(Stored items)
--------
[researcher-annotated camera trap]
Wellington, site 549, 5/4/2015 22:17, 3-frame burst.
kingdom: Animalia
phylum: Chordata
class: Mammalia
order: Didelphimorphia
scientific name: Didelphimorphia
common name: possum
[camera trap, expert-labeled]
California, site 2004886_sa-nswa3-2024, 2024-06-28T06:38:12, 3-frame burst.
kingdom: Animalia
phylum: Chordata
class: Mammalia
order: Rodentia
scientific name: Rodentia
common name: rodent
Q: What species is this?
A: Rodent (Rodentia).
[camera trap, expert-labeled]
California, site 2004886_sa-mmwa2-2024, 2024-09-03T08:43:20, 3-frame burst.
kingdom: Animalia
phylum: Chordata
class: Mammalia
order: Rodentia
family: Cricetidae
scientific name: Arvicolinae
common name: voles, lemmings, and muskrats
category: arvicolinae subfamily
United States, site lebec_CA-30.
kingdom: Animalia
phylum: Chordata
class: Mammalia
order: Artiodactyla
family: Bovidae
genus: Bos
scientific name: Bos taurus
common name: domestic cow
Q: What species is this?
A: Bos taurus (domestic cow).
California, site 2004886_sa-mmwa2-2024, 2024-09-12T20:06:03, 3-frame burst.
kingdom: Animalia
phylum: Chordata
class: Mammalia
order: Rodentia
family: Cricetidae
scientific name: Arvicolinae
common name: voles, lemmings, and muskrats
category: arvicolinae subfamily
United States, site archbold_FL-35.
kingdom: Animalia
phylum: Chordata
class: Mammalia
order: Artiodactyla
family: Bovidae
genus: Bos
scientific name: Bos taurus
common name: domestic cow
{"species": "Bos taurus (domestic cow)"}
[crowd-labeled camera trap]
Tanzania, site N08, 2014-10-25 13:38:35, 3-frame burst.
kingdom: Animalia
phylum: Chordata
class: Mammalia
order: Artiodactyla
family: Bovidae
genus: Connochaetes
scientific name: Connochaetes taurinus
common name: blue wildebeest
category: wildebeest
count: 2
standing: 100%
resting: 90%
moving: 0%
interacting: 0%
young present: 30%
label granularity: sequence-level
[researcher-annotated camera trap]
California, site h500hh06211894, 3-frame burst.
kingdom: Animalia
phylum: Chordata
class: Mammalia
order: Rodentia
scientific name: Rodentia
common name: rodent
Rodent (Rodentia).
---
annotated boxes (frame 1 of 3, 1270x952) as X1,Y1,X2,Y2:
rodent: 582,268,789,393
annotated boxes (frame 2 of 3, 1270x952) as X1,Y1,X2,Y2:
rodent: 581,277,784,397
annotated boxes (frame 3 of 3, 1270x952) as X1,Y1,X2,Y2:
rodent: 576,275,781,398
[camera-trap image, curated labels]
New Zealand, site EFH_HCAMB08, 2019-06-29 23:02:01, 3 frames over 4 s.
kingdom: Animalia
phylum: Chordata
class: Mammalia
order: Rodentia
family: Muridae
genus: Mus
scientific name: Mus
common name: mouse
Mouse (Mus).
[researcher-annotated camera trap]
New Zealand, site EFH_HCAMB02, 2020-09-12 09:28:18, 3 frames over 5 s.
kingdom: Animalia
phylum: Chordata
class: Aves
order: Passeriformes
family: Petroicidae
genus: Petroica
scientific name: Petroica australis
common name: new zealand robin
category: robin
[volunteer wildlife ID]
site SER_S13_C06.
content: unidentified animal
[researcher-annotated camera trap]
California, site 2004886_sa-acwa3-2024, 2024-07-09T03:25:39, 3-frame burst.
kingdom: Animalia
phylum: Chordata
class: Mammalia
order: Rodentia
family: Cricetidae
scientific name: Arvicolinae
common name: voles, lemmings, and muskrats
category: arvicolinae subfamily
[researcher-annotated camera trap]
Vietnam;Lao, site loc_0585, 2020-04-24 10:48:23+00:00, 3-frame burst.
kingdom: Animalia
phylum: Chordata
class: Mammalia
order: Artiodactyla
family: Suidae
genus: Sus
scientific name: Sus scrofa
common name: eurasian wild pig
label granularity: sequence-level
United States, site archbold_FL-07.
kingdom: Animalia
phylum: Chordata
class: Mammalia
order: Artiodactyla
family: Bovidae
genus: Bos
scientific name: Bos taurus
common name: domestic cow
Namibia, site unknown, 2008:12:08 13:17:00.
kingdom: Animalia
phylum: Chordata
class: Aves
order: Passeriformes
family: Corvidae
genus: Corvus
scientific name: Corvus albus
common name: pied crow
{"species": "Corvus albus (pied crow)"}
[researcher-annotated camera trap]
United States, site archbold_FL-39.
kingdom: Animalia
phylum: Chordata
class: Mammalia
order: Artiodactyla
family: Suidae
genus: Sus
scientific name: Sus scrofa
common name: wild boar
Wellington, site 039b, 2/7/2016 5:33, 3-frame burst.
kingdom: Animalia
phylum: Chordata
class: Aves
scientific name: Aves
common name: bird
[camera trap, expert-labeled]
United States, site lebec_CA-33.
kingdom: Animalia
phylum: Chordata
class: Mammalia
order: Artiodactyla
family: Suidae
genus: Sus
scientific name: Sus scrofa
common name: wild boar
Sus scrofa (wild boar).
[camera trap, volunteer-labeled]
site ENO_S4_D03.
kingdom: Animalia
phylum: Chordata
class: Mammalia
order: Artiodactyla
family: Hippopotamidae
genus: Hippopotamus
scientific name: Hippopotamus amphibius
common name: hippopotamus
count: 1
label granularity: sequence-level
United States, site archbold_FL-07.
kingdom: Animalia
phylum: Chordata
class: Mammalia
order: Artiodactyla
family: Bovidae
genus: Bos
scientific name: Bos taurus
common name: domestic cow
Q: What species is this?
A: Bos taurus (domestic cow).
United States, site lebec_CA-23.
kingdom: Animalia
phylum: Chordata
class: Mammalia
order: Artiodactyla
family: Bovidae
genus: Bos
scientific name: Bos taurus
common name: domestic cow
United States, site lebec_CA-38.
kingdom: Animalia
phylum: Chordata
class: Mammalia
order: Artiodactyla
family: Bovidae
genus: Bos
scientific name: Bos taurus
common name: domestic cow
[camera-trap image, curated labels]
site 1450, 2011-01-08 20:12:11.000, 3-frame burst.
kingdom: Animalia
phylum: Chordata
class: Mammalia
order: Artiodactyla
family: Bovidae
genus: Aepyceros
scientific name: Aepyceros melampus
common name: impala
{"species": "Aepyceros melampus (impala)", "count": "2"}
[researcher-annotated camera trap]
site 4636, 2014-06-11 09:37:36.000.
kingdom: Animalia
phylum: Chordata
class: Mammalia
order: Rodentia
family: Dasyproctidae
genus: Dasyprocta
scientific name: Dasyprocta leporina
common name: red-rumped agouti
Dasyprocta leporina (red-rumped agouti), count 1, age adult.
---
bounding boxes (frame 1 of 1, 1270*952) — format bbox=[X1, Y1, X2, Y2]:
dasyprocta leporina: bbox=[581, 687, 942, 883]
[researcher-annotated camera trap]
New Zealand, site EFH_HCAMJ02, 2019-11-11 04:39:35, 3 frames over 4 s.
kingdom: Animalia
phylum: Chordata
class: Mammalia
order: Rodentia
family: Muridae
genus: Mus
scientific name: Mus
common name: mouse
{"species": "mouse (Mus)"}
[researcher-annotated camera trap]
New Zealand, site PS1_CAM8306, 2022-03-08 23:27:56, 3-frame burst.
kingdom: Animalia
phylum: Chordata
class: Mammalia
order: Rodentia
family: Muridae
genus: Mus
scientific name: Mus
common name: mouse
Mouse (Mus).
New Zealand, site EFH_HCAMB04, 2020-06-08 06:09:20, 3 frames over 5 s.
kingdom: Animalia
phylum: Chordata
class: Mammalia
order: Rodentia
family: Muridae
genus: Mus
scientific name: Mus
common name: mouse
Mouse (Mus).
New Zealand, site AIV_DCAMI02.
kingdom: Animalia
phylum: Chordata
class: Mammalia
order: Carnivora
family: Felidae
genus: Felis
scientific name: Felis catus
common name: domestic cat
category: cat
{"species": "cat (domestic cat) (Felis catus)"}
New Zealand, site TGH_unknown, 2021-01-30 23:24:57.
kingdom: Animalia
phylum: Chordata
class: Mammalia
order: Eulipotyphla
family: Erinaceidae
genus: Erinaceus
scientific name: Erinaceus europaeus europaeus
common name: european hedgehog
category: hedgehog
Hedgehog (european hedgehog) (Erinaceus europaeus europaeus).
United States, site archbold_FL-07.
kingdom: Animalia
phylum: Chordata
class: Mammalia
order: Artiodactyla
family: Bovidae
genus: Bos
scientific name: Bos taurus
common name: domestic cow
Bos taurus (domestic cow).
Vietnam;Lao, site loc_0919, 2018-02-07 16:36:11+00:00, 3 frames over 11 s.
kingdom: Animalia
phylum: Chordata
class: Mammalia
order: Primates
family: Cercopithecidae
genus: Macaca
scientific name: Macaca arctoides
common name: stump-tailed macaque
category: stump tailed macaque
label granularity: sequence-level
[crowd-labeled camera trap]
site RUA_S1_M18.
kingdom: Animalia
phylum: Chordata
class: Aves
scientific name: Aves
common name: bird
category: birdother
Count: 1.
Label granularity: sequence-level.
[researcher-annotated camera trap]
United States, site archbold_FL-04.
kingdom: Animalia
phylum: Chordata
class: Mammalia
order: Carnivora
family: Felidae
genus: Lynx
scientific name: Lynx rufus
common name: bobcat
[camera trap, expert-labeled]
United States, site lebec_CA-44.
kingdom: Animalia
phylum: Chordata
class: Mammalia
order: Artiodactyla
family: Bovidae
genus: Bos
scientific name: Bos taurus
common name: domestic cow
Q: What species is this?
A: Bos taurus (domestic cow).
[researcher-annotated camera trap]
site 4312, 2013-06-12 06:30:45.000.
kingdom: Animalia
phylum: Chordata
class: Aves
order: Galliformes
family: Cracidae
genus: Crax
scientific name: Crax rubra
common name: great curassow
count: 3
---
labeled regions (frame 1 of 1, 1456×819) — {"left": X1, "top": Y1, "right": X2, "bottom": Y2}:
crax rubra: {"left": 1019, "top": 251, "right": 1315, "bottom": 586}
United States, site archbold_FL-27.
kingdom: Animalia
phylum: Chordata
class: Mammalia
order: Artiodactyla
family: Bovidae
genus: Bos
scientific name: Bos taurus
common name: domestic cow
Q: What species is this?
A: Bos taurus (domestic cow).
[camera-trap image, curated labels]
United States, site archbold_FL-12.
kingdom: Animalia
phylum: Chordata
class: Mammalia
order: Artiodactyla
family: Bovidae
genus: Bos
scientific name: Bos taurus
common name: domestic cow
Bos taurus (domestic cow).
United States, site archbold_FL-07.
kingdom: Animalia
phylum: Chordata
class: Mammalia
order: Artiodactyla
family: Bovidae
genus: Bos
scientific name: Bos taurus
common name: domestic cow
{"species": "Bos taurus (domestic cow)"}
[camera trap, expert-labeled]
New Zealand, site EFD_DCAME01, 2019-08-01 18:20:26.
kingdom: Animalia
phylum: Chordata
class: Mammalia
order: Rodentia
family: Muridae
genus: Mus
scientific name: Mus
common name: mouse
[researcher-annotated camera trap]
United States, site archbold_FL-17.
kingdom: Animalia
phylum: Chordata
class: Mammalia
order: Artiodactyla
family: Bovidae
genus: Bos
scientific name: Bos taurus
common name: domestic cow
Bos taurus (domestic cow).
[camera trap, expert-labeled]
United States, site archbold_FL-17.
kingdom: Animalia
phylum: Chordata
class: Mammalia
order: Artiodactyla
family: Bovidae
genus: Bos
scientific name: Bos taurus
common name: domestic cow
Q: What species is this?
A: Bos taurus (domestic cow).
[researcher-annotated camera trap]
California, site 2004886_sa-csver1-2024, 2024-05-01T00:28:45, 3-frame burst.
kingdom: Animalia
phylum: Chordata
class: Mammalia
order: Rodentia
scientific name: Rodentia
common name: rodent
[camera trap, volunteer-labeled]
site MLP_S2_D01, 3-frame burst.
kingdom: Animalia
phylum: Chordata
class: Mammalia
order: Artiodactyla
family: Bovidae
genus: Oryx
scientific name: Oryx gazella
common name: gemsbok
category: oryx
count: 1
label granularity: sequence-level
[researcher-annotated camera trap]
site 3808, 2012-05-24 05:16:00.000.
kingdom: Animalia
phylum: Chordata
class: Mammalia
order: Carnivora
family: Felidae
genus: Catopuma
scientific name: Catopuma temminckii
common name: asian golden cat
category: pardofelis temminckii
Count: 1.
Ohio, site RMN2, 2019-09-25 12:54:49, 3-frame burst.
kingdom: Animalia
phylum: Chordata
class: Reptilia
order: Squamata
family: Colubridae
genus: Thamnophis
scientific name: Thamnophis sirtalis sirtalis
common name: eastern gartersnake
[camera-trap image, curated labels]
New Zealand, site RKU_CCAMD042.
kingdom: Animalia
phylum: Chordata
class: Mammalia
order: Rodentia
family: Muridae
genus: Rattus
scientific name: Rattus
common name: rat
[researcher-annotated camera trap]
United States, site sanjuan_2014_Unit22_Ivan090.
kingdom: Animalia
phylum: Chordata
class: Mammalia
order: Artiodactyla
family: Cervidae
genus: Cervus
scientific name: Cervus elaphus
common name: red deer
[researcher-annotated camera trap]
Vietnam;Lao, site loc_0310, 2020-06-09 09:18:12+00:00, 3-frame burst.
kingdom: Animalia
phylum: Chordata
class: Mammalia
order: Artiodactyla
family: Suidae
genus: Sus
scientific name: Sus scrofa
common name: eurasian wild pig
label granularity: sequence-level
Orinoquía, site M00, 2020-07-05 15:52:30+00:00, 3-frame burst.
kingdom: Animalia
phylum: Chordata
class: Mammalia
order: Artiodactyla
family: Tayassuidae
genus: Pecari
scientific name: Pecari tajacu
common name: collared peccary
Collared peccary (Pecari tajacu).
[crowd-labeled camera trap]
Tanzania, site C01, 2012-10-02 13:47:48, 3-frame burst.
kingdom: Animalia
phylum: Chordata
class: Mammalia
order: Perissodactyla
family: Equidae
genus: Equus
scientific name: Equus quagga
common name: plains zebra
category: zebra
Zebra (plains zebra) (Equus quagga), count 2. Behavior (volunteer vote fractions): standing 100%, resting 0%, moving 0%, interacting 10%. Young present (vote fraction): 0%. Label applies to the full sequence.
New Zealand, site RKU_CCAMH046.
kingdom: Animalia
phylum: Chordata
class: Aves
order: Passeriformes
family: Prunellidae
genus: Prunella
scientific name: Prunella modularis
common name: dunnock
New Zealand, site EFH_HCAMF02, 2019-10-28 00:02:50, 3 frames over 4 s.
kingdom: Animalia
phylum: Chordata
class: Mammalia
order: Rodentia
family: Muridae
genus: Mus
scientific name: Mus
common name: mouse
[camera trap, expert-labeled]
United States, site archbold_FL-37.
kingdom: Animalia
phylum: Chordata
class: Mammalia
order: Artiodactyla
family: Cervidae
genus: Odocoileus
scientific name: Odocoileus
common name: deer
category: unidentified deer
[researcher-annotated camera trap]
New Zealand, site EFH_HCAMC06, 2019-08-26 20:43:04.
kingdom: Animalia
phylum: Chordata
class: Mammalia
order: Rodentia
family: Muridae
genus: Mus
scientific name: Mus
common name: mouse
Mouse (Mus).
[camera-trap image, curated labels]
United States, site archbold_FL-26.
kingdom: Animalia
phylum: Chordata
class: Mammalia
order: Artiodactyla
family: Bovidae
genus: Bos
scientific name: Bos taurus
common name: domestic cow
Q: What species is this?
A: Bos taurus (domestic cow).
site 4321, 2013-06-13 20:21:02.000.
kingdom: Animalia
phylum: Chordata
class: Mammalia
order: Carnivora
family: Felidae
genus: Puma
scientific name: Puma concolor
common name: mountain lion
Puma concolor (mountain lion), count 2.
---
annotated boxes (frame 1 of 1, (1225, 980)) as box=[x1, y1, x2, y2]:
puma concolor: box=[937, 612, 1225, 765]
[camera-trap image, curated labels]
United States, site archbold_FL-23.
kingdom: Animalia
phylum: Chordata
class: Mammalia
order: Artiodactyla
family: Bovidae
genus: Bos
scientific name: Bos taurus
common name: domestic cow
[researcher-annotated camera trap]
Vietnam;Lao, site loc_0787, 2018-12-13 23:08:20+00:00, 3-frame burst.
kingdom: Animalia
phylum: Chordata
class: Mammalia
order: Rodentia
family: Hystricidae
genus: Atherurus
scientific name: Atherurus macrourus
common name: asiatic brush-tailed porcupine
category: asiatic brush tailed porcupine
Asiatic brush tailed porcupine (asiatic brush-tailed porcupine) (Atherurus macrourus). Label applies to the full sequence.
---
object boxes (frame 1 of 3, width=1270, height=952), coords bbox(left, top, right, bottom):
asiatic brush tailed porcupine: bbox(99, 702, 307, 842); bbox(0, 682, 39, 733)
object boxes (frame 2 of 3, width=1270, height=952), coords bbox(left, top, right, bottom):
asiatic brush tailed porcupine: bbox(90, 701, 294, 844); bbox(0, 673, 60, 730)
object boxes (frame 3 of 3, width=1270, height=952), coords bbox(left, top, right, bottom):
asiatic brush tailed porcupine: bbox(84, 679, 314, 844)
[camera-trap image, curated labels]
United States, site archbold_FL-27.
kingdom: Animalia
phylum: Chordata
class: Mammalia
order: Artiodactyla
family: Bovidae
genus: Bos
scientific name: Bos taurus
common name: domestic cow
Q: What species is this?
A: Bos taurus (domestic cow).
--------
* _Exercise details_: Find the lines above that contain the word "Wellington" and collect them.

* _Written reply_:
Wellington, site 549, 5/4/2015 22:17, 3-frame burst.
Wellington, site 039b, 2/7/2016 5:33, 3-frame burst.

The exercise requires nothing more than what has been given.